Keberadaan Manusia disini menekan keberadaan mahluk lain sehingga mereka terancam punah dan Marx menolak usulan bahwa pengembangan semacam itu (pabrik) mau tidak mau melekat pada keberadaan manusia, yang terpenting adalah bagaimana mengakomodasi mereka (alam) dalam kehidupan manusia atau bagaimana manusia mengakomodasi dirinya kepada mereka (alam) dalam kehidupan sehari-hari.
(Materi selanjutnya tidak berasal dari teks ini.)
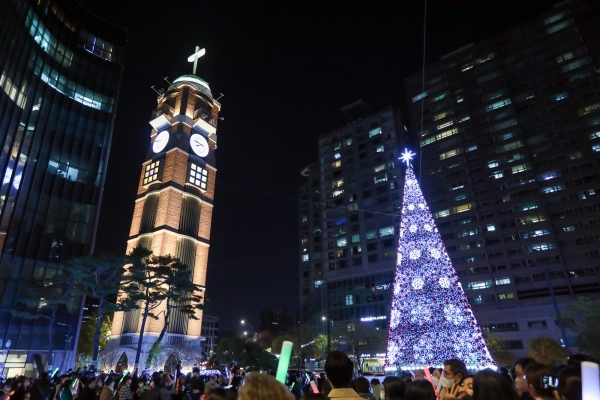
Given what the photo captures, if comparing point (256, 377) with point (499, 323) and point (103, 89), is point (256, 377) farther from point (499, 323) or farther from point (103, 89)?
point (499, 323)

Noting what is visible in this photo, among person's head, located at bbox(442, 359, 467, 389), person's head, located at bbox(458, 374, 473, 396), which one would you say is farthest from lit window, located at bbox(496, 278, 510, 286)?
person's head, located at bbox(458, 374, 473, 396)

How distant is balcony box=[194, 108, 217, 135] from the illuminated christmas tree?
35.9 metres

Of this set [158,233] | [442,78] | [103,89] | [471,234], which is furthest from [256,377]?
[442,78]

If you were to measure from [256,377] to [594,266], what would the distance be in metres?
64.7

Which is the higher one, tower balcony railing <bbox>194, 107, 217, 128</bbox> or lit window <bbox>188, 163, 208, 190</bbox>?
tower balcony railing <bbox>194, 107, 217, 128</bbox>

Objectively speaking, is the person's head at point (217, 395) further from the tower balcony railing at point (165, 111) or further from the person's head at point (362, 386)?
the tower balcony railing at point (165, 111)

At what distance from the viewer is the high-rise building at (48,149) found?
31.9 meters

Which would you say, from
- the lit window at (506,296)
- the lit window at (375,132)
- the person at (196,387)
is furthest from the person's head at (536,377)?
the lit window at (375,132)

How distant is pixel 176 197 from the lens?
4562cm

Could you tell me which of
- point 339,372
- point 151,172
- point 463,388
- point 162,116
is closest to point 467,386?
point 463,388

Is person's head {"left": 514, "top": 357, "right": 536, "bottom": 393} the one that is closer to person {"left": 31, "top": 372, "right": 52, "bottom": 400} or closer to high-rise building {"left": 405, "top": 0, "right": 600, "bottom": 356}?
person {"left": 31, "top": 372, "right": 52, "bottom": 400}

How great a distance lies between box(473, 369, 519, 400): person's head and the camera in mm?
3188

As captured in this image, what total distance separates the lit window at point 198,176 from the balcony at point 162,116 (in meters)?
8.36

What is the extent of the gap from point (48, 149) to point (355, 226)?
52752 millimetres
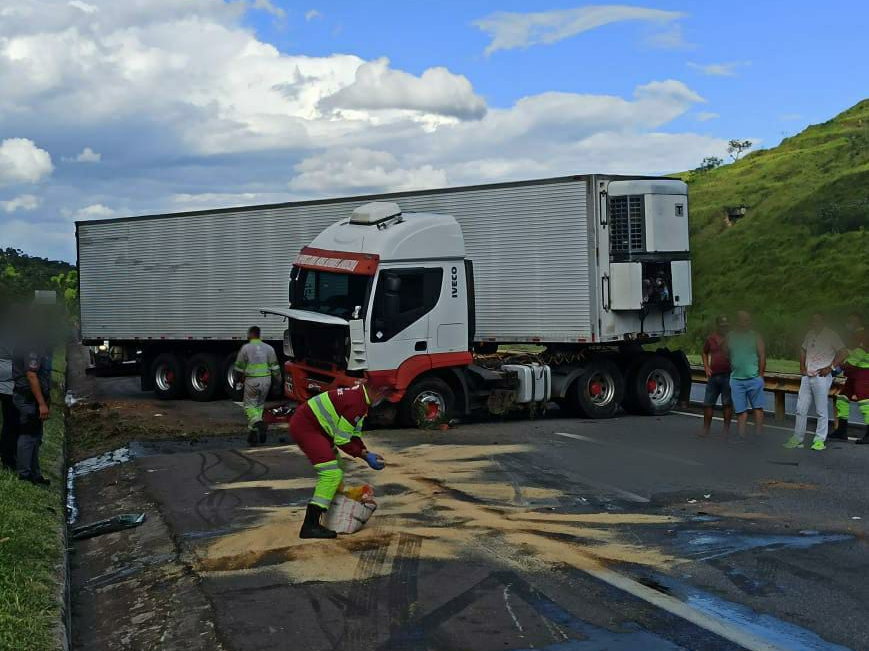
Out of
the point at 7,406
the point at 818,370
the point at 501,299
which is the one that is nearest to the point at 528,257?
the point at 501,299

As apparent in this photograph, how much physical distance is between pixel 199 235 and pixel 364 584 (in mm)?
16567

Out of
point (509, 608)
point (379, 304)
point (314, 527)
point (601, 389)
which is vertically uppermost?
point (379, 304)

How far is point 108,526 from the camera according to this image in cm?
1021

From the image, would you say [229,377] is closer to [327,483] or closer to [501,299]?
[501,299]

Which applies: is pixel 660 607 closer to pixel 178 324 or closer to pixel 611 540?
pixel 611 540

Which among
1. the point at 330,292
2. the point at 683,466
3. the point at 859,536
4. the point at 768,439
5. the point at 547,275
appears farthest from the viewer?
the point at 547,275

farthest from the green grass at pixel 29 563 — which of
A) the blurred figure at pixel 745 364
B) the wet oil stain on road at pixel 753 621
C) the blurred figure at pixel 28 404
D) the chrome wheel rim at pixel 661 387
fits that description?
the chrome wheel rim at pixel 661 387

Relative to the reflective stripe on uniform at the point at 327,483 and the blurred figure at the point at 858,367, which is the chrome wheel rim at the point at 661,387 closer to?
the blurred figure at the point at 858,367

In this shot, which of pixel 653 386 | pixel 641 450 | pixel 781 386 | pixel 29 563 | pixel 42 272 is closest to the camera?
pixel 29 563

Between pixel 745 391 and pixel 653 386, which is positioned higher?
pixel 745 391

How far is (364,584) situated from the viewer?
7.28 metres

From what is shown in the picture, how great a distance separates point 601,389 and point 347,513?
10159 mm

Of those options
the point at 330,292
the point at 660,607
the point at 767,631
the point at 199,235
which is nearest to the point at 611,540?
the point at 660,607

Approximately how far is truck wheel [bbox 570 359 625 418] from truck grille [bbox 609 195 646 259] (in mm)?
2028
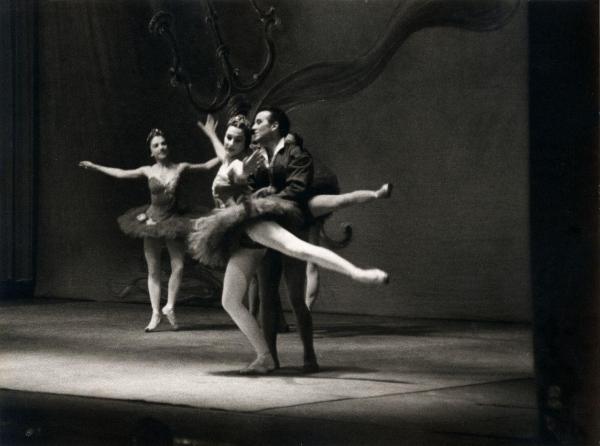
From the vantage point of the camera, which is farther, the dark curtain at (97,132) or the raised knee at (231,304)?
the dark curtain at (97,132)

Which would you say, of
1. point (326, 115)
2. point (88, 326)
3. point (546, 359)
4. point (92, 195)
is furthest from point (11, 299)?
point (546, 359)

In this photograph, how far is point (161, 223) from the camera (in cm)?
921

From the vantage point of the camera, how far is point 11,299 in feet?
41.0

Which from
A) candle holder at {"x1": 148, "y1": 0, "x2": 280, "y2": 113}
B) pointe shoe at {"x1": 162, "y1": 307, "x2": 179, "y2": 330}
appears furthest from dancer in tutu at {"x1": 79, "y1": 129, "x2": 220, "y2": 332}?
candle holder at {"x1": 148, "y1": 0, "x2": 280, "y2": 113}

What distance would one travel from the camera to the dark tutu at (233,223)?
21.3ft

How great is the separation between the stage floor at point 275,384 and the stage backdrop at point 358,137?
52 cm

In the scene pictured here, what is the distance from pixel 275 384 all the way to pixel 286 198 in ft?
3.34

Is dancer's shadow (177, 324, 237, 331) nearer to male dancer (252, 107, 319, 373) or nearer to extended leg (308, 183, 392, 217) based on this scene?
male dancer (252, 107, 319, 373)

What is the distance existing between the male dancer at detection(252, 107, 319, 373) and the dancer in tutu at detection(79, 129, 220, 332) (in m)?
2.08

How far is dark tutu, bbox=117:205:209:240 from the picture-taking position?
9.14 m

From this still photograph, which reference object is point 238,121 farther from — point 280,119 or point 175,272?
point 175,272

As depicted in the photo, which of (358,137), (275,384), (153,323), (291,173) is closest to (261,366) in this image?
(275,384)

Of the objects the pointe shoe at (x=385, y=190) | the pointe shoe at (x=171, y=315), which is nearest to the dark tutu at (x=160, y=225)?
the pointe shoe at (x=171, y=315)

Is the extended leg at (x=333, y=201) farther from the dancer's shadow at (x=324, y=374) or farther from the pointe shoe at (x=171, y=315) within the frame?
the pointe shoe at (x=171, y=315)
Marx memahami bahwa penyusunan radikal dari perdangangan yang dilakukan manusia adalah sebuah kontrol yang efektif terhadap kekuatan alam yang nantinya akan hancur dengan sendirinya oleh kegiatan manusia.
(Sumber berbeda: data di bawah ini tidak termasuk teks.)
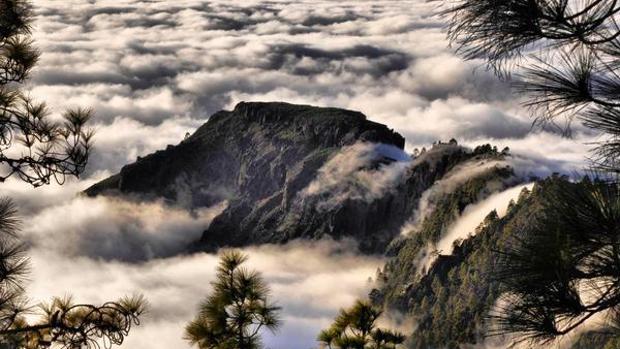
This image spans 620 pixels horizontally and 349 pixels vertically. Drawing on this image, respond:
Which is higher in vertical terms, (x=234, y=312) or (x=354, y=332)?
(x=234, y=312)

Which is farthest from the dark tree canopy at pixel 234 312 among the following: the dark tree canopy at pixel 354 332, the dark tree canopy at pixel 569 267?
the dark tree canopy at pixel 569 267

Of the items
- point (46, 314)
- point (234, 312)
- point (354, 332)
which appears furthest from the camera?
point (354, 332)

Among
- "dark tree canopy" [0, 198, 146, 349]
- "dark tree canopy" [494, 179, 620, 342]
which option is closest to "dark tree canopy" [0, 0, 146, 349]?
"dark tree canopy" [0, 198, 146, 349]

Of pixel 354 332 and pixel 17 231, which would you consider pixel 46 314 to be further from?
pixel 354 332

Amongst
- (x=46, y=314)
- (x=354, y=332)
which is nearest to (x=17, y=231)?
(x=46, y=314)

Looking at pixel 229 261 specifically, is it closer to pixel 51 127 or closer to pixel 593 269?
pixel 51 127

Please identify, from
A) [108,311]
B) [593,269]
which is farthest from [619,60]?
[108,311]

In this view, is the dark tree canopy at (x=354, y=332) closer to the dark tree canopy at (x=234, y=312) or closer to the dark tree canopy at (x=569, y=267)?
the dark tree canopy at (x=234, y=312)
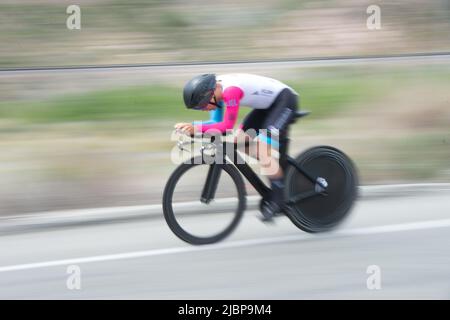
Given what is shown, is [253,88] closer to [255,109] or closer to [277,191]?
[255,109]

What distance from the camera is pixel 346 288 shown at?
199 inches

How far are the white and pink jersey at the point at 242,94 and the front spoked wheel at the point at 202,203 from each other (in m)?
0.36

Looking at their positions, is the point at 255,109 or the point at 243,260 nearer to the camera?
the point at 243,260

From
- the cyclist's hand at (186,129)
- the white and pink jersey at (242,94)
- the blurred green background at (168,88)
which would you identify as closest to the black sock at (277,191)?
the white and pink jersey at (242,94)

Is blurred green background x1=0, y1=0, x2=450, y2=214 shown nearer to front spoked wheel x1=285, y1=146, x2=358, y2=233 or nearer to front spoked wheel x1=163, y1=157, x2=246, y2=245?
front spoked wheel x1=163, y1=157, x2=246, y2=245

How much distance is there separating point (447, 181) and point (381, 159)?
82 cm

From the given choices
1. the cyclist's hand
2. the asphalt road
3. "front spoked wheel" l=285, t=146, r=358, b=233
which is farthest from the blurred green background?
the cyclist's hand

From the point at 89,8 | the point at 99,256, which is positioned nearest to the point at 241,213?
the point at 99,256

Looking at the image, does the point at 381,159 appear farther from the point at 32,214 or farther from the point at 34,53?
the point at 34,53

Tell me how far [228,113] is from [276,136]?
1.72ft

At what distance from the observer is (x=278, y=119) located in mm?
5945

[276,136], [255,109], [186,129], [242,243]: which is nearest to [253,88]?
[255,109]

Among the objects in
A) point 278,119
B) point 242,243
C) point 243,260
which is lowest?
point 243,260

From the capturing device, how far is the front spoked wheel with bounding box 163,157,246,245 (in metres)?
5.73
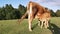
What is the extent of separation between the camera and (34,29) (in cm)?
877

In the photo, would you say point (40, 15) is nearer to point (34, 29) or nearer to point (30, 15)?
Answer: point (30, 15)

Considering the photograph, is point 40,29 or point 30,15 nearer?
point 30,15

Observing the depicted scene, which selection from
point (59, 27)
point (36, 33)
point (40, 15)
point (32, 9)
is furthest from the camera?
point (59, 27)

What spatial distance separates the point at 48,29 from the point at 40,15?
6.70 ft

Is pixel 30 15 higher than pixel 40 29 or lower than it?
higher

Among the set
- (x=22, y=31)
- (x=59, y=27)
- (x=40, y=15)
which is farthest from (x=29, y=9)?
(x=59, y=27)

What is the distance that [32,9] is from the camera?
752cm

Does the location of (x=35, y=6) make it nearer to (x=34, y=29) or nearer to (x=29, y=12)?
(x=29, y=12)

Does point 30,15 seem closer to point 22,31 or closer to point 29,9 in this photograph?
point 29,9

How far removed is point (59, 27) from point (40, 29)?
165cm

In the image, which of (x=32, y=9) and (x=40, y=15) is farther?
(x=32, y=9)

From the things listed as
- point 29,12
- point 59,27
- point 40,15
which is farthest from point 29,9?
point 59,27

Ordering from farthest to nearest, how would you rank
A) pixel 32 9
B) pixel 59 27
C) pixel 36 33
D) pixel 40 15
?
pixel 59 27 → pixel 36 33 → pixel 32 9 → pixel 40 15

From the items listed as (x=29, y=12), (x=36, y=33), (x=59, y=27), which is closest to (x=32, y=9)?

Untuk mengatakan bahwa harga dari membersihkan lingkungan sekitar adalah akhir dari masyarakat atau manusia adalah sebuah alasan yang jelas-jelas sudah basi dan dalih khas yang seringkali dikeluarkan oleh para politisi yang seringkali berkhotbah tentang hal itu layaknya mereka telah menemukan batu bertuah. Yang jelas adalah produsen lah yang selalu memiliki harga tertinggi, meskipun harga dari “sesuatu” itu memang sesuai dengan uang yang dimiliki bukan berarti “sesuatu” itu harus dibeli. Dengan kemenangan dari perusahaan beserta pabriknya, kebersihan lingkungan adalah bukan “sesuatu” yang harus dibeli.
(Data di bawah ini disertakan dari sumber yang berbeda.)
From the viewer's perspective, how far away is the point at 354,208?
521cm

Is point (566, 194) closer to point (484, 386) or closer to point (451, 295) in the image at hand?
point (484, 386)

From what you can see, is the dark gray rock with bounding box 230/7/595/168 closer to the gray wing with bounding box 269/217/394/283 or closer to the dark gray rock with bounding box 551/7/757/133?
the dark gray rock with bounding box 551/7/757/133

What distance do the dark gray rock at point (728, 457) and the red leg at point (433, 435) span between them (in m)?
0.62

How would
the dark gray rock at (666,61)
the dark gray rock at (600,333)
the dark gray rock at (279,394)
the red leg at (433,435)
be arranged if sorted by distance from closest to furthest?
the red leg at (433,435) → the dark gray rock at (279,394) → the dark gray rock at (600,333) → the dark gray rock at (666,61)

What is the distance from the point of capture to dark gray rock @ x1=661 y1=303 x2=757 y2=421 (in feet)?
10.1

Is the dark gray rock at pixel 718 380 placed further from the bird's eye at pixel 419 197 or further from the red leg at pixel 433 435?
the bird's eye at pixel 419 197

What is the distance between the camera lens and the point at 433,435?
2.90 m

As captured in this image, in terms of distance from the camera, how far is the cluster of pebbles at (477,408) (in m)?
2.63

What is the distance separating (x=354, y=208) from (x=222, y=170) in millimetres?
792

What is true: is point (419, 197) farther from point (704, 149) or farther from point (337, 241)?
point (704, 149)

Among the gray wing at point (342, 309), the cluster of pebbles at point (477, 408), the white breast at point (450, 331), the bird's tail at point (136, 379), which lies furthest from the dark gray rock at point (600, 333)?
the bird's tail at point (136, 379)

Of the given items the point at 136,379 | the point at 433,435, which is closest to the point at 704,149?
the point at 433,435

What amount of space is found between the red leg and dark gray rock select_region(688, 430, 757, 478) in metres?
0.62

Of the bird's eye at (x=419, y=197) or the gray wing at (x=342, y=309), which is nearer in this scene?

Pada titik akhirnya, mempercayai bahwa Ilmu Pengetahuan dan Teknologi sebagai penyelesai dari masalah lingkungan ialah lebih parah ketimbang percaya pada ilmu nujum (sihir). Teknologi sekarang berkembang bukan untuk melestarikan lingkungan sekitar kita agar tidak rusak dalam jangka panjang, teknologi hanyalah dikembangkan (terutama yang untuk pabrik) untuk memaksimalkan keuntungan yang akan diperoleh, sehingga kelestarian lingkungan adalah sesuatu yang dapat dikorbankan demi keberlangsungan perusahaan beserta pabriknya. Permasalahan diatas adalah alasan munculnya lembaga yang berfokus kepada kelestarian lingkungan, tapi tetap lembaga itu akan membuat kita skeptis terhadap penyelesaian masalah lingkungan dengan pencapaian mereka yang lebih sederhana dan sedikit dibanding kemampuan mereka dalam bermain kata. (rez)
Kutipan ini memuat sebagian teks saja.